Records from a spatial question set
----
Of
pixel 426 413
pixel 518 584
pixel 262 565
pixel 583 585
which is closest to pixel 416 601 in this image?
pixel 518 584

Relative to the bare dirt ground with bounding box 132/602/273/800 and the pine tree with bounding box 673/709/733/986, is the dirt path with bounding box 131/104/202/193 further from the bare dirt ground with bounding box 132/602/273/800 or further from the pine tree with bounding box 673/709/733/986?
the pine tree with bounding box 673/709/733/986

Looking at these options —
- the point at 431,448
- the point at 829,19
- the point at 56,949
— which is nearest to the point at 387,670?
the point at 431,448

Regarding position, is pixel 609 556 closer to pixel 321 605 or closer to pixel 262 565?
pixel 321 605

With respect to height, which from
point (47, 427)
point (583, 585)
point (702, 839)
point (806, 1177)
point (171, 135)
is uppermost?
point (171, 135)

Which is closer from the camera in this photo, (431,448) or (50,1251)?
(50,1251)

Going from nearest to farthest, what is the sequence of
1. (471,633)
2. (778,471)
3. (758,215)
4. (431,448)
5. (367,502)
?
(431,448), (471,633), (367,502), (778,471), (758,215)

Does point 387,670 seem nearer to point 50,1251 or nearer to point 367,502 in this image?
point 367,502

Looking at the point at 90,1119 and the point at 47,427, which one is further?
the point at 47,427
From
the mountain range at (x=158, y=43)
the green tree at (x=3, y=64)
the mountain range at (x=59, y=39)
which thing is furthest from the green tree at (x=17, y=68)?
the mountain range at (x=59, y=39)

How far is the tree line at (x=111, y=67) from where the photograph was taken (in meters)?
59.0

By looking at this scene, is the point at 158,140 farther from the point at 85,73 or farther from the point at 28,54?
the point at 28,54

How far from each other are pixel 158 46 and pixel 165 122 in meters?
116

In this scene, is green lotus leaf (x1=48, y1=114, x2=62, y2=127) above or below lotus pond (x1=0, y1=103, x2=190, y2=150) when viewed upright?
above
----
• [Task details]
Retype exactly the lines from the one containing "Relative to the" through the last line of the records above, including both.

• [Correct answer]
Relative to the bare dirt ground with bounding box 132/602/273/800 and the pine tree with bounding box 673/709/733/986, is the dirt path with bounding box 131/104/202/193 further from the bare dirt ground with bounding box 132/602/273/800 or further from the pine tree with bounding box 673/709/733/986?
the pine tree with bounding box 673/709/733/986

Looking at these options —
- the point at 431,448
- the point at 829,19
- the point at 56,949
— which is nearest to the point at 387,670?
the point at 431,448

Regarding position, is pixel 609 556 closer to pixel 321 605 or closer to pixel 262 565?
pixel 321 605

With respect to height, which from
point (47, 427)
point (583, 585)
point (702, 839)
point (806, 1177)
point (171, 135)
is uppermost?
point (171, 135)

Which is closer from the camera in this photo, (431,448) or (50,1251)?
(50,1251)

Going from nearest to farthest, what is the sequence of
1. (471,633)
2. (778,471)
3. (758,215)
4. (431,448)
5. (367,502)
?
(431,448), (471,633), (367,502), (778,471), (758,215)

Does point 387,670 seem nearer to point 50,1251 or nearer to point 367,502 in this image?
point 367,502

Looking at the point at 90,1119 and the point at 47,427, which one is further?
the point at 47,427
From
the mountain range at (x=158, y=43)
the green tree at (x=3, y=64)
the mountain range at (x=59, y=39)
which thing is furthest from the green tree at (x=17, y=68)?
the mountain range at (x=59, y=39)

How far is the tree line at (x=111, y=67) from where the photograph was taken (in meters)?
59.0

By looking at this scene, is the point at 158,140 farther from the point at 85,73 or farther from the point at 28,54?
the point at 28,54

How far from each other are pixel 158 46 and pixel 165 122 in meters?
116

In this scene, is green lotus leaf (x1=48, y1=114, x2=62, y2=127) above or below lotus pond (x1=0, y1=103, x2=190, y2=150) when viewed upright?
above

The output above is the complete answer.